L’année scolaire a commencé il y a plusieurs mois et pas encore de billets de la vie de papa. Non, les vendredis avec papa n’ont pas disparu, ni même les activités intéressantes. C’est le temps et l’énergie qui ont manqué pour les conter. Une fois vécues, ces belles journées sont restées gravées dans les mémoires. Pas sur la toile.

De semaine en semaine, nous avons vécu de belles matinées avec Alexine, pendant que Tamara était à l’école. Croissants avec Tati Pat, et même une fois avec Manoah qu’elle aime tant, promenade à Lausanne ou en France, avec grand-maman ou notre amie Isa. Il y a aussi eu ce temps hors du temps, de complicité et de beauté, photographiant en duo un beau lever de soleil. Il y a eu ces temps de connivence simple, à la maison, en faisant simplement un jeu, un puzzle, en regardant une vidéo de quelques minutes. Et puis aussi, la sortie avec Tamara et toutes ces copines, à la faveur d’une journée « sans enseignants » (non pas en congé mais en formation!). Hier, c’était la grande expédition : Tamara avait congé et nous avons été tous les 3 à Lausanne, en bus et en train, pour entendre la chantée des élèves de papa et de tous ceux du collège. Et prendre la pause au tea-room.

Le chemin pour conduire Tamara à l’école a également pris des couleurs bien différentes : en voiture, à pied, en bus, et même en trio de trotinettes. Un petit rien peut tout changer : un rayon de soleil ou des flocons de neige, la rencontre de Lunka – le chien juste avant d’arriver à l’école – le retour un peu différent, en flânant dans les rues du centre-ville avant l’ouverture des commerces.

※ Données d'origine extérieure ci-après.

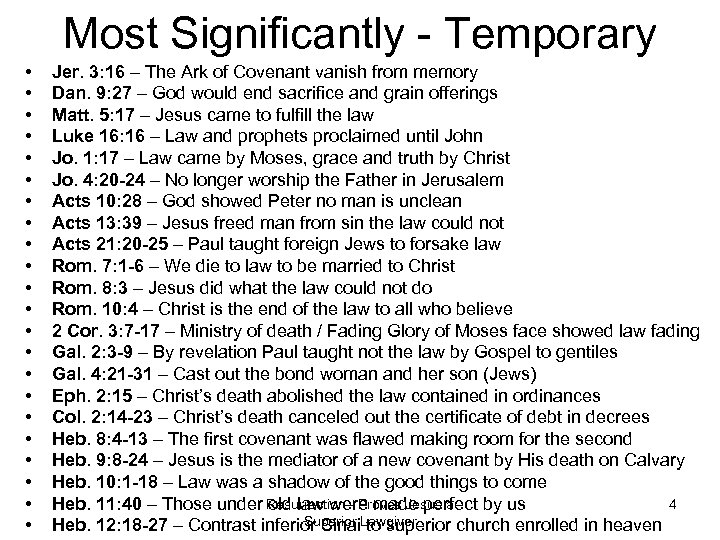 Most Significantly - Temporary • • • • • • Jer. 3: 16 –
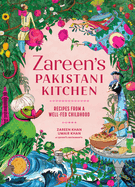 Zareen's Pakistani Kitchen: Recipes from a Well-Fed Childhood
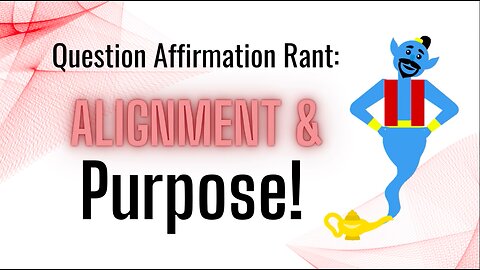 Question Affirmations Rant #7 | Alignment & Purpose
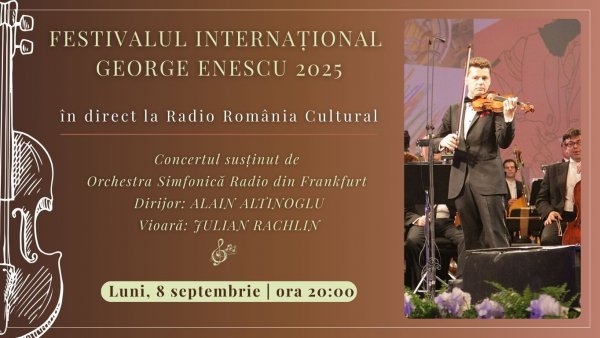 Festivalul Internațional George Enescu 2025: Concertul susținut de Orchestra Simfonică Radio din Frankfurt, în direct la Radio România Cultural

Vacances, travail, vacances, travail, … ainsi va la vie, d’une certaine manière … pessimiste. La vie de l’enseignant l’est peut-être encore plus. Malgré la croyance polulaire selon laquelle les enseignants ont beaucoup de vacances, il s’agit seulement de récupération, une semaine d’enseignant pouvant compter jusqu’à 20 % de temps de travail en plus qu’un autre fonctionnaire. Avec une vie de plus en plus trépidente, des affaires à gérer et à régler de plus en plus nombreuses et compliquées, les pauses deviennent de véritables coupures, nécessaires, … Vitales même.